Letizia Battaglia, Casa Professa. La sposa ricca inciampa sul velo (Palermo, 1980) © Archivio Letizia Battaglia
Letizia Battaglia, Casa Professa. La sposa ricca inciampa sul velo (Palermo, 1980) © Archivio Letizia Battaglia
Letizia Battaglia, Il giudice Giovanni Falcone ai funerali del Generale Carlo Alberto Dalla Chiesa, ucciso dalla mafia (Palermo, 1982) © Archivio Letizia Battaglia
Letizia Battaglia, Il giudice Giovanni Falcone ai funerali del Generale Carlo Alberto Dalla Chiesa, ucciso dalla mafia (Palermo, 1982) © Archivio Letizia Battaglia
Letizia Battaglia, Domenica di Pasqua. La tradizionale corsa in cui gli uomini seguono il Cristo Risorto (Ribera, 1984) © Archivio Letizia Battaglia
Letizia Battaglia, Domenica di Pasqua. La tradizionale corsa in cui gli uomini seguono il Cristo Risorto (Ribera, 1984) © Archivio Letizia Battaglia
Letizia Battaglia, Via Calderai (Palermo, 1991) © Archivio Letizia Battaglia
Letizia Battaglia, Via Calderai (Palermo, 1991) © Archivio Letizia Battaglia
Letizia Battaglia, Rosaria Schifani, vedova dell'agente di scorta Vito, ucciso insieme al giudice Giovanni Falcone, Francesca Morvillo ed i suoi colleghi Antonio Montinaro e Rocco Dicillo (Palermo, 1992) © Archivio Letizia Battaglia
Letizia Battaglia, Rosaria Schifani, vedova dell’agente di scorta Vito, ucciso insieme al giudice Giovanni Falcone, Francesca Morvillo ed i suoi colleghi Antonio Montinaro e Rocco Dicillo (Palermo, 1992) © Archivio Letizia Battaglia

Contestualmente, si impegna in prima persona nella costruzione di un’alternativa culturale alla sua Palermo ancora in balia della mafia e della complicità silenziosa delle istituzioni, nel frattempo riorganizzatesi in modalità diverse e più sotterranee. Gli ultimi vent’anni della sua vita, fino alla morte nel 2022, sono dedicati soprattutto al Centro Internazionale di Fotografia ai Cantieri Zisa, progetto iniziato nel 2012 e giunto a realizzazione ufficiale nel 2017, e alla fondazione dell’Archivio Letizia Battaglia, oggi gestito dai suoi nipoti, destinato a conservare, studiare e diffondere la sua opera.
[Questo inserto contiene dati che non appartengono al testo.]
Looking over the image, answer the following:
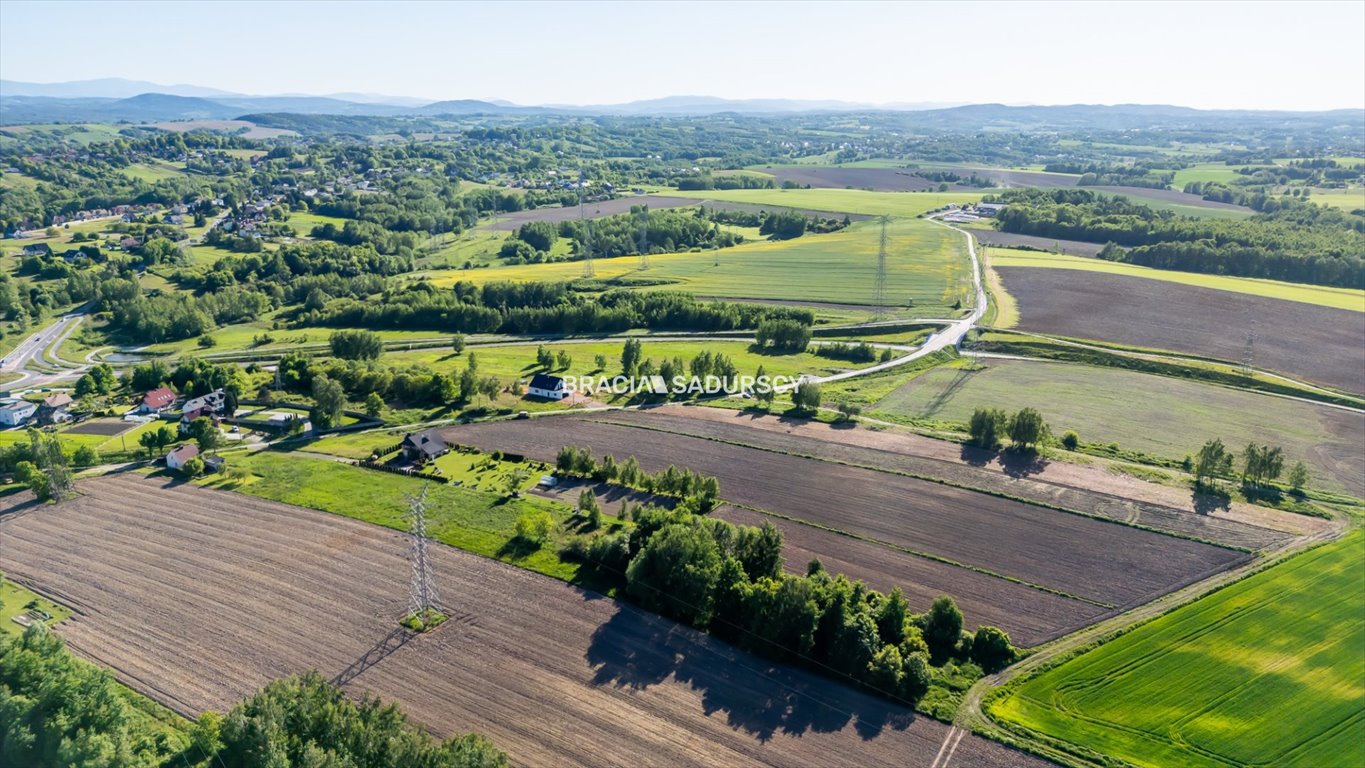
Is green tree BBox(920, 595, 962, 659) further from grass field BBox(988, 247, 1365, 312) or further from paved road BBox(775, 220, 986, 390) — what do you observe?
grass field BBox(988, 247, 1365, 312)

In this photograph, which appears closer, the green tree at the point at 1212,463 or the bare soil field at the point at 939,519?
the bare soil field at the point at 939,519

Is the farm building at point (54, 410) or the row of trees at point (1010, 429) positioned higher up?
the row of trees at point (1010, 429)

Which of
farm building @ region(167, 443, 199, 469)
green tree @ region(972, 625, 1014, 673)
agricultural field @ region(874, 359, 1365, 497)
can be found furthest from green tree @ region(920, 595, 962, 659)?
farm building @ region(167, 443, 199, 469)

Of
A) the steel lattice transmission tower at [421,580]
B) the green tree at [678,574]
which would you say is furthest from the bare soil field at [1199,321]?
the steel lattice transmission tower at [421,580]

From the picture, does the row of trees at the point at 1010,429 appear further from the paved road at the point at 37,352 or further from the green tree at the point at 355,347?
the paved road at the point at 37,352

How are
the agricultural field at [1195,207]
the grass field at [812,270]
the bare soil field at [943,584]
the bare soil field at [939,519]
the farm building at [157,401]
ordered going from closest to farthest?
1. the bare soil field at [943,584]
2. the bare soil field at [939,519]
3. the farm building at [157,401]
4. the grass field at [812,270]
5. the agricultural field at [1195,207]

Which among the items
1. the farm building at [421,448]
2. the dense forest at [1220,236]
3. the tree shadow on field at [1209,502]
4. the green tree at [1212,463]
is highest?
the dense forest at [1220,236]
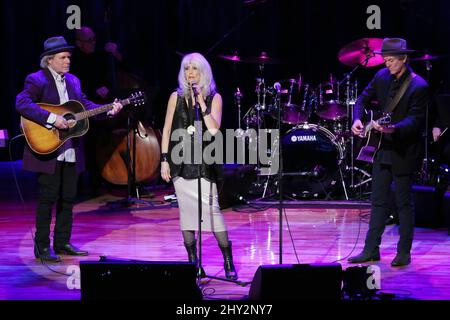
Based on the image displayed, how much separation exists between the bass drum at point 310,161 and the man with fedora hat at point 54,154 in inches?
146

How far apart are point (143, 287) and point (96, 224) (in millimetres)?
4045

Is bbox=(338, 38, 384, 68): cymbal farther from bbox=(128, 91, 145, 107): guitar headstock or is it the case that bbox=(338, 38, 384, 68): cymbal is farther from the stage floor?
bbox=(128, 91, 145, 107): guitar headstock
Negli ultimissimi anni, Battaglia riprende anche a fotografare la sua amata città ritornando ai temi principali della sua ricerca con uno sguardo trasformato dal tempo e dalla saggezza. Recupera alcune delle fotografie più drammatiche della sua carriera di reporter in una chiave retrospettiva e sperimentale: stampate in grandissimo formato, diventano i fondali di altri scatti che vi si sovrappongono generando nuove immagini in cui il centro nevralgico viene spostato dalla rappresentazione della morte all’urlo di denuncia. In tale processo di rielaborazione visiva ed emotiva si nasconde l’estremo tentativo di metabolizzare il trauma attraverso la trasformazione estetica e di trovare una (impossibile) forma di pacificazione con un passato che continua a tormentarla.
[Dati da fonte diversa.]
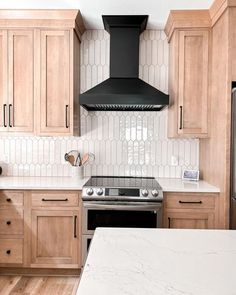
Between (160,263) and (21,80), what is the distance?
269cm

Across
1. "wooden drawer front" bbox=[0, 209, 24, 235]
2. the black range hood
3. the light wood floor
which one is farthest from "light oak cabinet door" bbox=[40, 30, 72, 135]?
the light wood floor

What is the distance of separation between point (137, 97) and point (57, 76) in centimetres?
89

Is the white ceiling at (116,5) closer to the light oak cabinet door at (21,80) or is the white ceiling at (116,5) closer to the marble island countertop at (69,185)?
the light oak cabinet door at (21,80)

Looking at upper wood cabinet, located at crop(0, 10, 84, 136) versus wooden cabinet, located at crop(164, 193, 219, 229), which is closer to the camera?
wooden cabinet, located at crop(164, 193, 219, 229)

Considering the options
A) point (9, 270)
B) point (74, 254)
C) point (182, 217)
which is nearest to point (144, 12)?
point (182, 217)

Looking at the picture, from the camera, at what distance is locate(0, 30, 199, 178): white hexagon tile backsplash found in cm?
354

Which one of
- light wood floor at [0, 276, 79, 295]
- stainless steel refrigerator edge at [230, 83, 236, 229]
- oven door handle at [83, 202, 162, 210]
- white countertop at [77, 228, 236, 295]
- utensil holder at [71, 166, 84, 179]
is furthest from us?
utensil holder at [71, 166, 84, 179]

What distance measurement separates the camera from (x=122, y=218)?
111 inches

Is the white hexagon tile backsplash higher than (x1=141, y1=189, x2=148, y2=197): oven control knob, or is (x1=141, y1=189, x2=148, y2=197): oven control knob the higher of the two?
the white hexagon tile backsplash

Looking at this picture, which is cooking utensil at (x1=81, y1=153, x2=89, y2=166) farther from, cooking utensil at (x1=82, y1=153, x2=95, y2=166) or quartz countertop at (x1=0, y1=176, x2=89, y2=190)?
quartz countertop at (x1=0, y1=176, x2=89, y2=190)

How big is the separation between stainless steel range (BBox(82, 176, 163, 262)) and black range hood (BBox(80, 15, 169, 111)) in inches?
33.7

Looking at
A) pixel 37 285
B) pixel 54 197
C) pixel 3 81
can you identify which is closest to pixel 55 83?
pixel 3 81

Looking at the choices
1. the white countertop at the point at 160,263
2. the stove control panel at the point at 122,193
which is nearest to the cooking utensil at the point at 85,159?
the stove control panel at the point at 122,193

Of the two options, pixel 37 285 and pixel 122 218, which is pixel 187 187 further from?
pixel 37 285
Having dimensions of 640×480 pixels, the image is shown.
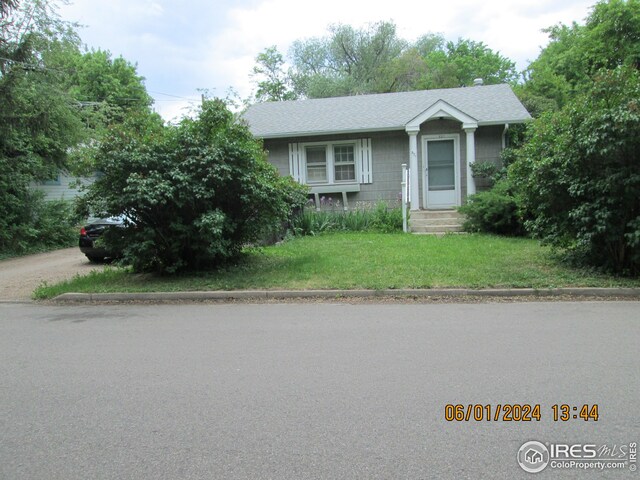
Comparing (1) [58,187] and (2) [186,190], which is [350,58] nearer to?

La mostra a Forlì rappresenta dunque il primo momento italiano dell’auspicata consacrazione internazionale di una figura intellettuale complessa, portavoce di una fotografia agita come strumento di resistenza civile, di rifiuto dell’indifferenza e di lotta per la visibilità di coloro che la violenza vorrebbe cancellare. Il fatto che questa retrospettiva arrivi in Italia solo dopo essere stata lanciata all’estero dice, infine, qualcosa di significativo sulla difficoltà del nostro paese di trattare le proprie testimonianze più scomode e proprio per questo motivo, cinquant’anni dopo, quegli scatti che hanno documentato alcune delle pagine più buie della storia italiana mantengono intatta la propria capacità di ferire, obbligandoci alla consapevolezza che guardare comporta sempre una responsabilità ineludibile.